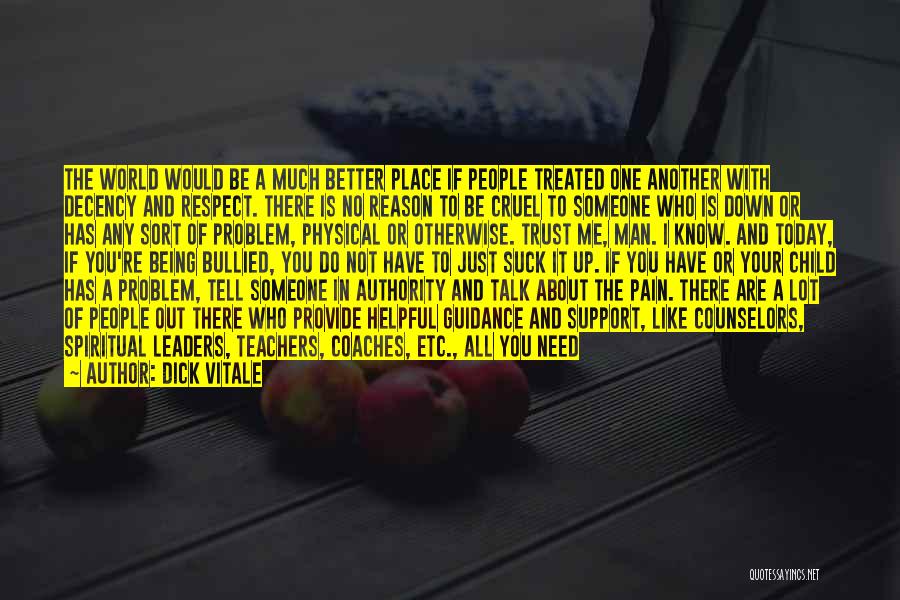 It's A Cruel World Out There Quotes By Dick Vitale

---

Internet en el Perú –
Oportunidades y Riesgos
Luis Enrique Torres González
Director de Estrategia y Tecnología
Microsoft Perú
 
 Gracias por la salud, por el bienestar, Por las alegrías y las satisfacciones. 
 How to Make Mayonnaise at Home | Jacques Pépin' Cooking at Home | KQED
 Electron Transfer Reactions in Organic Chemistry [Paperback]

▸ **Requirement**
Output the lines from the one with "Gracias por la" up to and including the one with "Electron Transfer Reactions", copying them exactly.

▸ **Exercise solution**
 Gracias por la salud, por el bienestar, Por las alegrías y las satisfacciones. 
 How to Make Mayonnaise at Home | Jacques Pépin' Cooking at Home | KQED
 Electron Transfer Reactions in Organic Chemistry [Paperback]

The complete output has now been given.